Aid is a key component of our leadership in helping to achieve the SDGs, and part of the integrated international capability we need to support British interests. It addresses shared challenges from climate change to health security; supports stability and a safer security environment for all; helps private sectors to flourish and integrate into a global economy in which the UK can thrive; and helps civil society organisations within open societies to hold their own governments to account. The seven priorities of the ODA Strategic Framework, announced by the Foreign Secretary in November 2020,[1] and reiterated through the Integrated Review, address the global challenges to which the UK can make the most difference within the overarching pursuit of poverty reduction. Our expertise and our standing in aid and development, as well as our convening power and diplomatic capabilities, allow us to partner with developing countries and influence the development resources and efforts of other donors, whether bilaterally or through the leadership role we play in parts of the multilateral development system.

UK aid helps to sustain deep, modern, long-term partnerships with developing countries. Those relationships are not defined by a dependency between donor and recipient: they are grounded on mutual understanding and interest, working together to build resilient and productive economies and open societies. Mutual benefit is derived not from an outdated approach towards conditionality but from committed and lasting partnerships, differentiated according to shared development challenges, the UK’s expertise, and to what we and our partners want from the relationship. The Foreign Secretary spoke to the Committee in January about his recent visit to East Africa and the value attached by our partners to the UK’s integrated role across the region on trade, development and poverty reduction, security, and investment. Our long-term approach to development, expertise and the integrated use of our foreign policy tools also strengthens our relationships with developed countries as we endeavour together to promote global goods and address shared challenges.

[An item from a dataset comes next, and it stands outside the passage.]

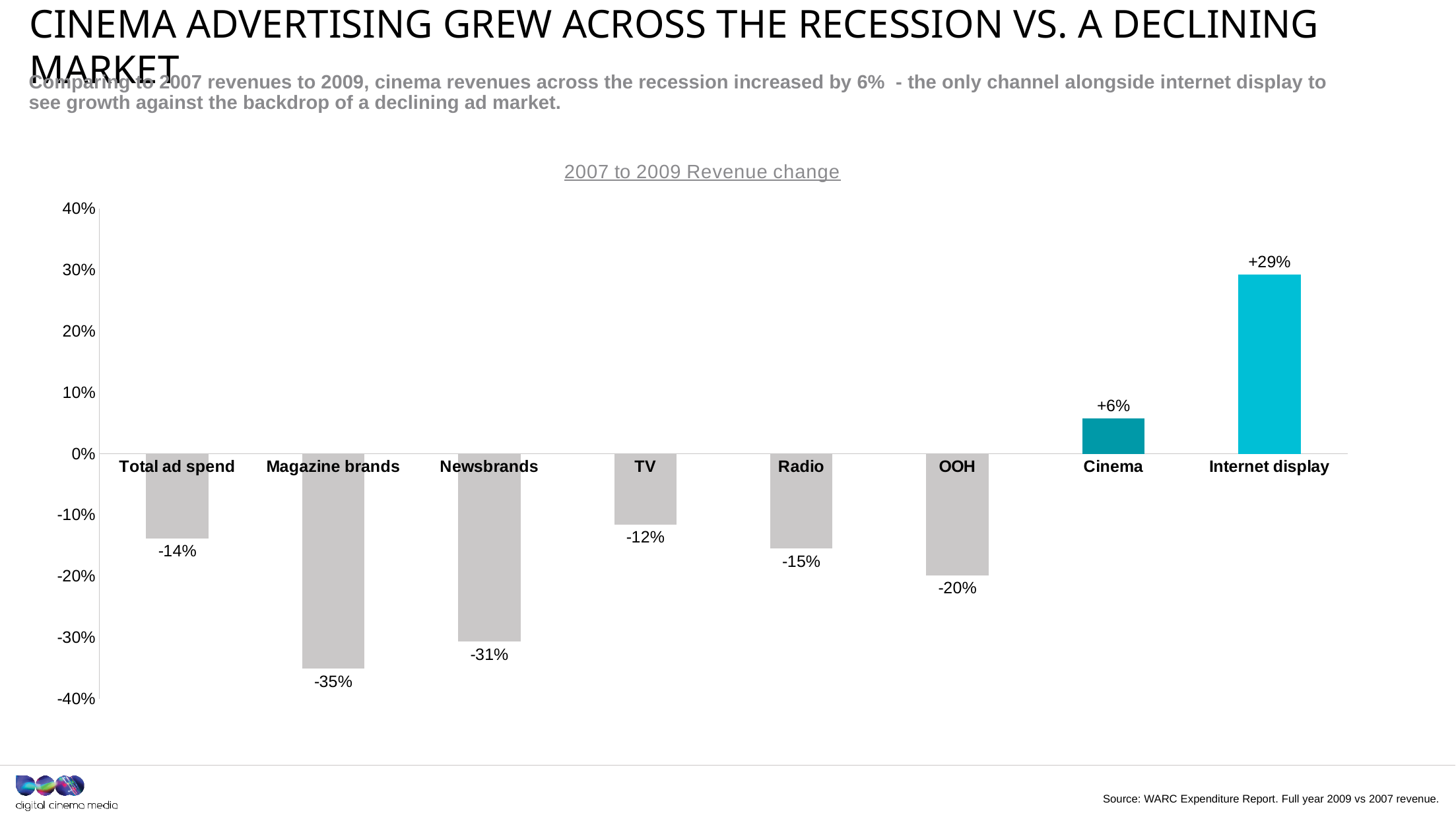
What kind of chart is shown on the slide? Bar chart What is the revenue change shown for Total ad spend? -14% Which category has the highest revenue change? Internet display Which category has the lowest revenue change? Magazine brands How many categories are shown in the chart? 8 What is the 2007 to 2009 revenue change for Cinema? +6% Is the value for Newsbrands greater or less than -30%? less What is the title of the chart? 2007 to 2009 Revenue change What is the revenue change shown for OOH? -20% What is the 2007 to 2009 revenue change for Magazine brands? -35% What is the difference between the revenue change for Internet display and Cinema? 23 percentage points Which has a larger decline in revenue, TV or Radio? Radio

Challenges and problems facing the sector

We would welcome the committee’s view on the challenges and problems facing the development sector.  The aid ecosystem, of which the FCDO is a part, must reflect changing contexts, empower communities, and achieve the best possible impact. We would welcome further views from the committee on:

 

 

As a part of the aid sector, the FCDO is taking steps to ensure our approach both maximises our impact on development outcomes and drives up standards of delivery across the sector. The Foreign Secretary has set out to Parliament the steps the FCDO is taking to improve the quality of aid across government: making the allocation of ODA more coherent across departments; judging all programmes against their fit with strategic objectives and evidence of impact; and revising our operating model to allow greater flexibility in our use of delivery mechanisms rather than relying on large contracts with consultants.


[1] The strategic priorities, as the Foreign Secretary notified the IDC in November last year, are climate and biodiversity; Covid and global health security; girls’ education; science and research; defending open societies and resolving conflict; humanitarian assistance; and promoting trade and economic growth.